Valentine’s Day 2007: A Tender Retrospective
February 17, 2007 by Sol Holliday Holiday Monkey

Many holidays have sentimental attachment for millions and millions of people across the world. Valentine’s Day is not one of these days, as it leaves a nation divided. In the United States, every year men are goaded into buying over $12 billion on useless trinkets, stuffed toys, glimmering doo-dads, and oh yeah, chocolate. The truth is, no man likes Valentine’s Day, and that’s right, I’m including the more feminine of our gender.

What could have concocted such a diabolical holiday filled with morbid displays of still-beating hearts and freaky bears that sing Elvis tunes whilst they waggle their teddy bear hips?

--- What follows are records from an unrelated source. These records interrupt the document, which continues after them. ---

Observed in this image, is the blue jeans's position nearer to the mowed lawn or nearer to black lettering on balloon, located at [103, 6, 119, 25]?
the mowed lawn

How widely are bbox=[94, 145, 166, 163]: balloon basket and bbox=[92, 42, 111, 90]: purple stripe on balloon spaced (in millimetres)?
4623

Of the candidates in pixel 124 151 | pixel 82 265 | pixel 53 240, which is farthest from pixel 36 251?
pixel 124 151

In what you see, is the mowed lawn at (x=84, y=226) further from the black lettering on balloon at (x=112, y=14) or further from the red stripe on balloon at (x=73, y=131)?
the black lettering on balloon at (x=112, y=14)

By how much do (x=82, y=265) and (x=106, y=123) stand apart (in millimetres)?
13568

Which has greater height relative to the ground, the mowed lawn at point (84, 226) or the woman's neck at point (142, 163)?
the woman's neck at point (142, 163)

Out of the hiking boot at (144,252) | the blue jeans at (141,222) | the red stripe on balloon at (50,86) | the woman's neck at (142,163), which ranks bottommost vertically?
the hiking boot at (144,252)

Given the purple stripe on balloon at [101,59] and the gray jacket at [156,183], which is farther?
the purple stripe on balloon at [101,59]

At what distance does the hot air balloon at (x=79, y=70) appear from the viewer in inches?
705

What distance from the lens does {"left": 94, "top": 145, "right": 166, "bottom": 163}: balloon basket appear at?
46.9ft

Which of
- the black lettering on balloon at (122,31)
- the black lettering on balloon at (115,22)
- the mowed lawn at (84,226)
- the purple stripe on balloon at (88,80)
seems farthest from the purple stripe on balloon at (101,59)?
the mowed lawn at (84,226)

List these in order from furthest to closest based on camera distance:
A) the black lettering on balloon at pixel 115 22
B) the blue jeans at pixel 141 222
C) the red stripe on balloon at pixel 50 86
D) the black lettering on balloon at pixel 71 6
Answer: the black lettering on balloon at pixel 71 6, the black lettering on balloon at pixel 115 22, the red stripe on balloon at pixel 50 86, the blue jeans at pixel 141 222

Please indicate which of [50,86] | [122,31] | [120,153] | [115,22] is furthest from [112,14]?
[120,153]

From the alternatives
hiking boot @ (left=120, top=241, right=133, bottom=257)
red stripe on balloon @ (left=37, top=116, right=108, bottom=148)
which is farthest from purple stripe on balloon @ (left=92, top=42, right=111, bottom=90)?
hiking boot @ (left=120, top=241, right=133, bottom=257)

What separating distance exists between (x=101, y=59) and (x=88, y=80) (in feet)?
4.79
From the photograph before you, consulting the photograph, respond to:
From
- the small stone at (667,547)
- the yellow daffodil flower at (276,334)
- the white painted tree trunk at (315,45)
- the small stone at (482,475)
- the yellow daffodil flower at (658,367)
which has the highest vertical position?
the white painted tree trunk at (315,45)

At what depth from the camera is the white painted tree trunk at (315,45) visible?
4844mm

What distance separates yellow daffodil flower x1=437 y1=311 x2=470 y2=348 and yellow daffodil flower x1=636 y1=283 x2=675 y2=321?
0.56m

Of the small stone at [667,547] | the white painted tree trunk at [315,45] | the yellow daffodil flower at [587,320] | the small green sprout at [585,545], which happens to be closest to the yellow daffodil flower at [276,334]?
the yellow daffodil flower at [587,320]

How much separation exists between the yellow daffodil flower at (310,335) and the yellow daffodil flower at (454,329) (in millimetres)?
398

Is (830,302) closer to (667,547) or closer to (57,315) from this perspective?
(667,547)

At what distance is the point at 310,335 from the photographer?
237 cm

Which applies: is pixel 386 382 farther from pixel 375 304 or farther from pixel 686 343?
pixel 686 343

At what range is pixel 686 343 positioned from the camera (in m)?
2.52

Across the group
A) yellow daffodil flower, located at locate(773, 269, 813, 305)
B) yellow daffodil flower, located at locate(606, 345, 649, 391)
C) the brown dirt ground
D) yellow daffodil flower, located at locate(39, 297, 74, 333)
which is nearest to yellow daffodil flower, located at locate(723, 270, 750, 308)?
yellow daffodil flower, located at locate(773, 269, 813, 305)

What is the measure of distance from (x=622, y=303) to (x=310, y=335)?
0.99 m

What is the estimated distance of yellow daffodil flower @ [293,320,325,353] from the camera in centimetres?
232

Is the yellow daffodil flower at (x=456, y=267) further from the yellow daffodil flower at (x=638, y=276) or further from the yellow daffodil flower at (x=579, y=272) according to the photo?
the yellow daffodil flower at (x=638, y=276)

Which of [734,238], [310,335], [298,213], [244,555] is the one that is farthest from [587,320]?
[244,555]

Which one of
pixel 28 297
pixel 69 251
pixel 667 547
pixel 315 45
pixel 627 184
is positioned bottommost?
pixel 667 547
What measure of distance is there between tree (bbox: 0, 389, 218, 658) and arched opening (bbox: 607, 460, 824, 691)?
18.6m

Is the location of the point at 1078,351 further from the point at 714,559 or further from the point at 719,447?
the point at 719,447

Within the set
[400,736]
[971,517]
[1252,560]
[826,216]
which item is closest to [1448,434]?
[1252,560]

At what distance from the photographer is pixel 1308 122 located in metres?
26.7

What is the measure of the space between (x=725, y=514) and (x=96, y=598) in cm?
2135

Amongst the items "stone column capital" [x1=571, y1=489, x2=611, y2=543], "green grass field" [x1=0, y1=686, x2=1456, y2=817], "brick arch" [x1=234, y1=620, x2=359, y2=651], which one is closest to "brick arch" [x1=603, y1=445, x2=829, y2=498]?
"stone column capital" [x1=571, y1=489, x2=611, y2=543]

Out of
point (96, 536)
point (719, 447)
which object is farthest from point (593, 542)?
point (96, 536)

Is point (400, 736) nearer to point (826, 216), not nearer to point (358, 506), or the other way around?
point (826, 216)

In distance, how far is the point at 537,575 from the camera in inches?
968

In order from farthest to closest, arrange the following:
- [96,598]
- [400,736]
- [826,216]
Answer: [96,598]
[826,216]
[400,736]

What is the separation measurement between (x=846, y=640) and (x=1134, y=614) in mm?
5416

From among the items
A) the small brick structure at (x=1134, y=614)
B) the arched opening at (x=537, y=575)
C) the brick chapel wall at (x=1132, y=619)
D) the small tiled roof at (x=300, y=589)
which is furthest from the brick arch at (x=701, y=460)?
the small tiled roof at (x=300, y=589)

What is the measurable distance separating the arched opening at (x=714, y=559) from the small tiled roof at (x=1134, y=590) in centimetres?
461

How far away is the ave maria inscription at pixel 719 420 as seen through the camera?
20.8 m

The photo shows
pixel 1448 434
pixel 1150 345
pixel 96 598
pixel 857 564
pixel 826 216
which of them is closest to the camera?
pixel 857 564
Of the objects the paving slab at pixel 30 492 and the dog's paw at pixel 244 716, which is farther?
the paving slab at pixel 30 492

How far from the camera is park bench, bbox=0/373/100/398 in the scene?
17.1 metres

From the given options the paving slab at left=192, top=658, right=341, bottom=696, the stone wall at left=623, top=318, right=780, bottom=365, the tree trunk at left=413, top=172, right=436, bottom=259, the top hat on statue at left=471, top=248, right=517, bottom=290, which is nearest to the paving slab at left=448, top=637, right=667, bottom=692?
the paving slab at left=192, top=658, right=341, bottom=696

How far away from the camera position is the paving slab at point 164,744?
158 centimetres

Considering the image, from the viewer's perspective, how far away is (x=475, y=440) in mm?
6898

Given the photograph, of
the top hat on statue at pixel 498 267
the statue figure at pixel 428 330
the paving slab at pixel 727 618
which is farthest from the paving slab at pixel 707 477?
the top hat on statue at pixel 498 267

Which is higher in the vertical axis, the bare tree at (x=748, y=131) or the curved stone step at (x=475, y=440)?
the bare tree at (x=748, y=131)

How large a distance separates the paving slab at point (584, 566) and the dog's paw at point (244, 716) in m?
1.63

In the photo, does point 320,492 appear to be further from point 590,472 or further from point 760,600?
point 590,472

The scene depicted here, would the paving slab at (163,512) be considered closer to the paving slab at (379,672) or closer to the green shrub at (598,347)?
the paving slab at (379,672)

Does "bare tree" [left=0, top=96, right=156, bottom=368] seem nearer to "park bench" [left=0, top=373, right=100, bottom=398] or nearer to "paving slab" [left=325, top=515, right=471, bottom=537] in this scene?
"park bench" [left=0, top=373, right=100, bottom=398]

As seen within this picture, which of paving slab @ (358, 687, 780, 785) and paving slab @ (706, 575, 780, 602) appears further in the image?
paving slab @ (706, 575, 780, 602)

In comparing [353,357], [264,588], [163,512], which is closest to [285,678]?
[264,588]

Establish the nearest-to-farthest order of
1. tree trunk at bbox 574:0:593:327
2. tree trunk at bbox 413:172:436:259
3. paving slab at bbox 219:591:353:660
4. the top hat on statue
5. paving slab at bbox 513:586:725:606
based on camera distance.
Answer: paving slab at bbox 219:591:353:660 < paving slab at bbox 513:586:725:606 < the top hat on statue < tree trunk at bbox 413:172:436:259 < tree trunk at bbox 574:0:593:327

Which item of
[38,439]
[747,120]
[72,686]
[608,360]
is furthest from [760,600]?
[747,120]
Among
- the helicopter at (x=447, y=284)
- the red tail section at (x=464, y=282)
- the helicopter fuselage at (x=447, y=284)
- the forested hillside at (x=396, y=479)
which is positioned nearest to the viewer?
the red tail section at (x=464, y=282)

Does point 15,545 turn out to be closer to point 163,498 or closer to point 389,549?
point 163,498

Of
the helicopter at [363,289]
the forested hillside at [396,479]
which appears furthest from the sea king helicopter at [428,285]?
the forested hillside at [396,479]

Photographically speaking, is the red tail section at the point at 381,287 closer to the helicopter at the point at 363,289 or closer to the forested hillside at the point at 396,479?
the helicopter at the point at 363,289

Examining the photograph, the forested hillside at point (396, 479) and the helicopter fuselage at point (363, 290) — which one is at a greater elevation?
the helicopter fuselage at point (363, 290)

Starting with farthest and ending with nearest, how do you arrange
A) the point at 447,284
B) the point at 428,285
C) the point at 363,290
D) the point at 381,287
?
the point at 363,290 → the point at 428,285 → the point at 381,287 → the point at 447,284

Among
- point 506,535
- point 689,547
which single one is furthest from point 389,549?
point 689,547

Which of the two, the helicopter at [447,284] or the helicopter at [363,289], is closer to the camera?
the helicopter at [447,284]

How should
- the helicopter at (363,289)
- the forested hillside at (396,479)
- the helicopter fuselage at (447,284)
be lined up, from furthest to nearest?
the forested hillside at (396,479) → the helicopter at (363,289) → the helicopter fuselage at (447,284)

One could easily blame the devil, as Valentine’s Day urges us to partake in most, if not all, of the Seven Deadly Sins.

Lust? Check. Why else would a guy drop $6000 on a piece of jewelry if he weren’t a pimp, a mobster, or a successful rapper? Or Kevin Federline.

Gluttony? Check. Let’s dole out the chocolates and go to a fancy dinner!

Greed? Check. Girls love expensive things, and they’re going to get greedy about it. If you don’t fork over something more and more expensive every year, count on encountering the next sin.

Wrath? Check. Single on Valentine’s Day? Welcome to wrath, my fellow primate.

Envy? Check. Single on Valentine’s Day? Welcome to Envy, my simian sibling.

And Pride? Check. Have you ever seen a woman with a diamond ring? Check and mate.

Although I have absolutely no way of substantiating this, I’m also going to assume that this Day of the Devil is the highest in both suicide attempts and rage and/or lust-based murders. Jurors, the prosecution rests.

Valentine’s Day: Making life hell since roughly 1847.